Question

I have a GRE question:
How many different 3-digit numbers can be formed, using the digits from 0 to 9 inclusive, if no digit is used more than once?
A 504
B 648
C 729
D 900
E 1,000

Answer 1

Do you think it would be easier to count the number of 3 digit numbers with repeats, or the number of 3 digit numbers with no repeats?

Answer 2

This is actually just a simple permutation task, isn't it?

Answer 3

Including repeats the answer is 1,000
but the question says "no repeats"
Something like 10!/7! is what I figure the answer should be, but given the 5 solutions, only option C comes close.

Answer 4

I see, you can't use 0 as a leading digit, that is what makes it complicated.

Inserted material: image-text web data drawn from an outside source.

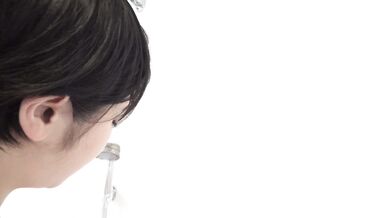 FC2-PPV-4657486 90% OFF! [Uncensored] [Amateur Solo Shoot] [Face Revealed] [Creampie] Occupation: Angel in White! Fucking the Sweet-Natured, Beautiful Married Nurse!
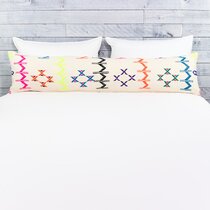 https://assets.wfcdn.com/im/99094258/resize-h210-w210%5Ecompr-r85/1648/164872801/Zinat+Embroidered+Wool+Pillow+Cover.jpg
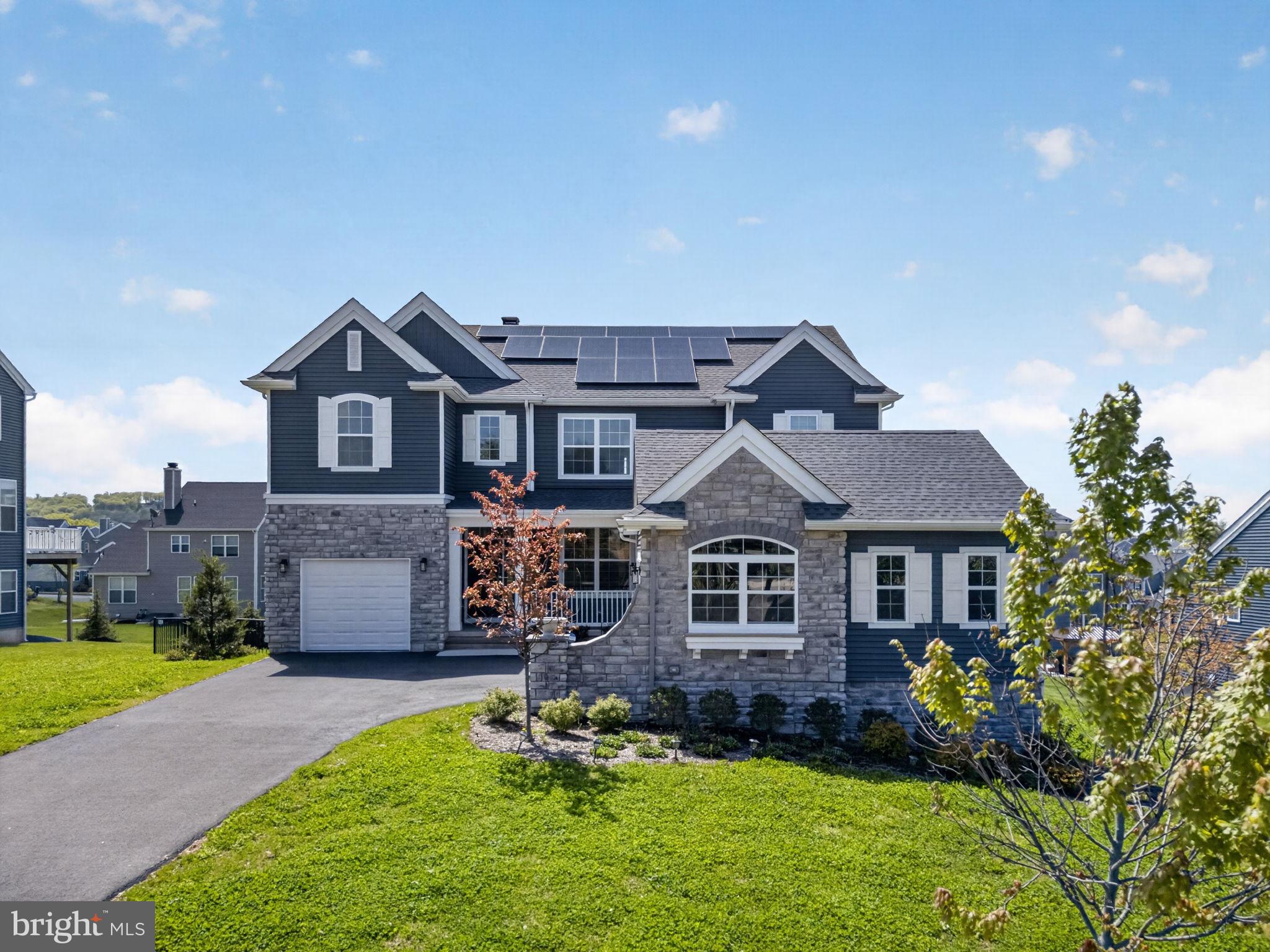 RIVERVIEW ESTATES - Residential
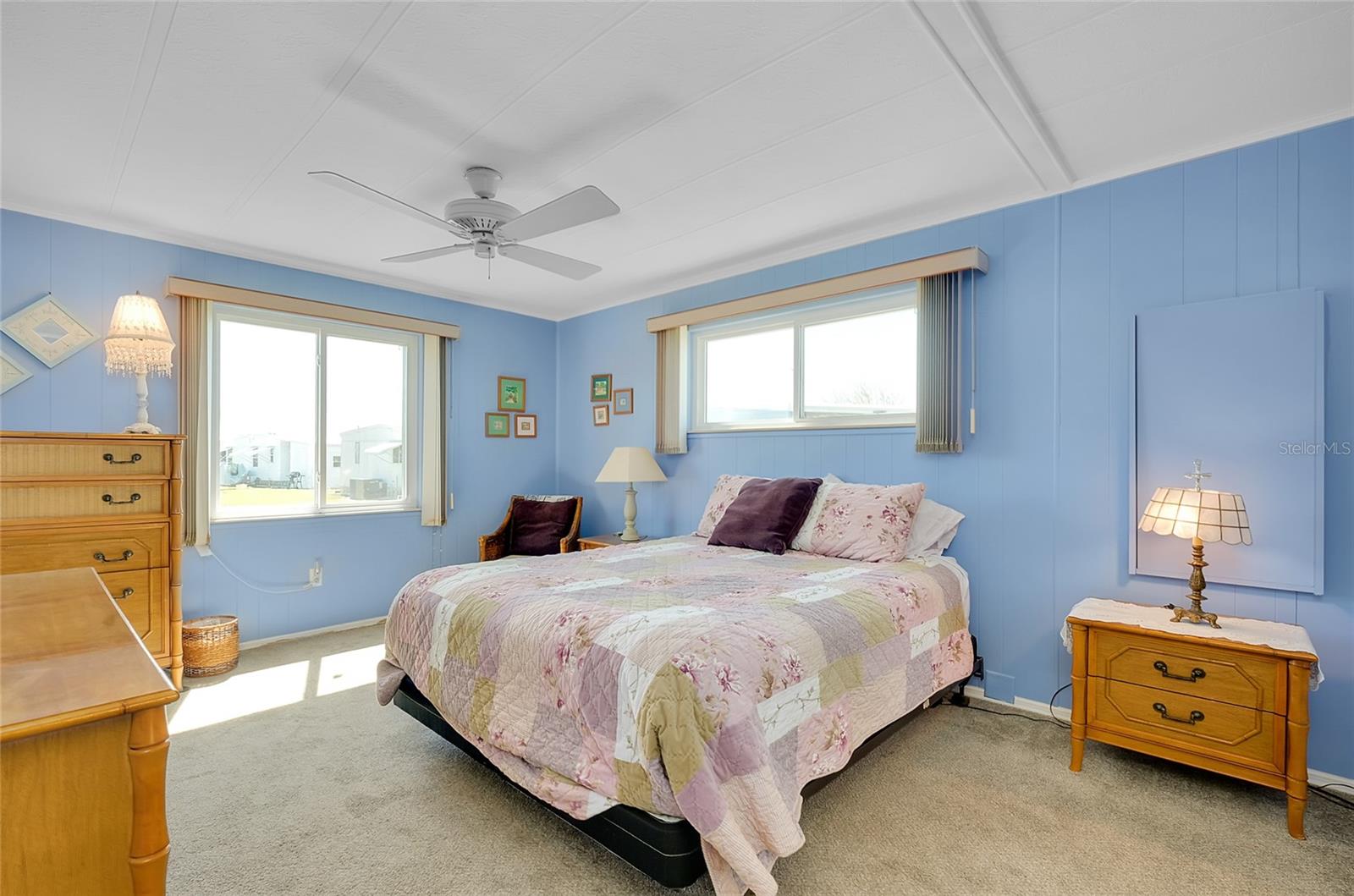 669 ALVARADO, NORTH PORT, FL, 34287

I would start with 10 P 7, then try to remove the leading 0 numbers.

Answer 5

We know with 10 P 7, we won't have anything like 001, But we will have something like 012

Answer 6

Okay I've been saying 10 P 7, I mean 10 P 3

Answer 7

Assuming the first digit is 0 though, the remaining qualifiers are 9 P 2

Answer 8

So then you have 10 P 3 - 9 P 2 = 10!/7! - 9!/7! =10 * 9!/7! - 9!/7! = 9*9!/7!

Answer 9

@Matt.Mawson I end up getting an answer that is listed.